Bandara Sultan Iskandarmuda, Banda Aceh – 8 Januari 2010

Seorang laki-laki muda menyapa saya, menanyakan mau minum apa. Saya sedang duduk di sebuah kantin mini, tepatnya cafetaria terbuka, di ruang keberangkatan Bandara Sultan Iskandarmuda- Banda Aceh. Bandara sangat ramai sekali saat itu. Sapaan laki-laki itu tidak begitu terdengar, karena ramai nya orang yang hilir mudik. Akhirnya saya memutuskan memesan teh hijau hangat. Badan saya agak tak enak, namun semangat ketemu anak-anak dan istri membuat semuanya terasa tak begitu saya rasakan. Sambil menyeruput the hijau panas, saya membaca sebuah artikel koran terbitan Jakarta. Judul artikel itu,laki-laki perlu menangis.

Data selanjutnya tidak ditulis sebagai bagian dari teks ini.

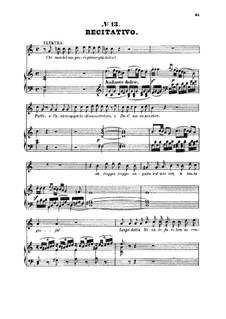 Chi mai del mio provo... Idol mio se ritroso altra amante: For soprano and piano by Вольфганг Амадей Моцарт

Sesekali tangan saya memencet tombol Blackberry yang ada di tangan kiri. Saya menanyakan kabar sahabat baik saya, Mahdi Muhammad, yang belum tiba juga di Bandara. Beliau telat karena menghadiri acara coffe morning dengan Pangdam Iskandarmuda, pagi itu. Sementara jam keberangkatan tinggal 25 menit lagi. Untungnya Ticket Mahdi ada dengan saya. Saya sudah melakukan check in atas naman nya. Jadi jikapun telat dia tak terlalu repot dengan urusan tetekbengek chec in – Bandara yang repot jika mendadak. Mahdi sahabat saya di Banda Aceh. Dia bekerja di Koran Kompas. Orangnya ulet, tulisan nya bagus dan enak dibaca. Saya selalu membaca berita yang ditulis Mahdi. Jika ada hal-hal yang perlu didiskusikan, tak sungkan saya juga menelpon nya meminta waktu untuk bicara dan diskusi. Tak pernah di tolak, Mahdi selalu menyiapkan waktu untuk berdiskusi dan ketemu di warung kopi langganan kami, yang jumlahnya ada beberapa. Semua enak dan terkenal di Banda Aceh. Semua orang yang datang dari luar kota, jika dia sahabat, pasti saya ajak ke warung kopi di Banda Aceh

waktu menunjukan pukul 11. 15. WIB. Mahdi tiba diantar Bang Hotli Simanjuntak. Dia seorang wartawan The Jakarta Post yang bertugas di Aceh. Selain menulis, dia juga seorang photografer terkenal. Aku mengenalnya cukup lama.orangnya baik dan perhatian. Dia laki-laki pekerja keras dan sayang keluarga, asal Medan

Melihat ia tiba, saya langsung menarik koper, menuju cassier dan membayar minuman yang saya pesan. Kami menuju ruang keberangkatan. Mahdi membawa dua tas Ransel besar, dan satu tas kecil di pinggangnya. Dia memakai baju batik. Saya membawa satu koper dan 1 tas ransel.oleh-oleh untuk Geby, anakperempuan ku, kalung mutiara dari China dari seorang sahabat yang baru pulang study, aku selipkan di dalam kantong jacket ku. Takut hilang. Sementara mainan untuk Caesar, anak laki-laki ku ada di tas koper. Istriku aku bawakan kue-kue dari Aceh, kesukaan nya. Semntara untuk Ibu juga aku bawakan bumbu pecel dari seorang sahabat di Banda Aceh. Bang Irfan, rekan kantor ku bertanya, kenapa bawa bumbu pecel dari Banda Aceh? Bukan nya bumbu pecel di jawa lebih enak. Hmmm, bang Irfan, nggak tahu nikmatnya bumbu pecel bude parti, terkenal di Banda Aceh. Enak tenan. Aku gak sempat cerita ke bang Irfan. Suatu saat akan aku ceritakan pada nya. Kenapa

***
JUM'AT PAGI, 8 Januari 2010. pukul 11. 45. Pesawat Lion Air, membawa saya dan Mahdi dan besarta 60 penumpang lain nya menuju Jakarta tanpa transit. Perjalanan 2,5 jam di udara sangat menyenangkan. Kami duduk di seat 35 a dan b. Hanya kondisi badan semakin terasa tak enak saja. Saya mual seperti mau muntah. Pagi memang tak sempat sarapan,karena mempersiapkan ini dan itu untuk di bawa ke Jakarta.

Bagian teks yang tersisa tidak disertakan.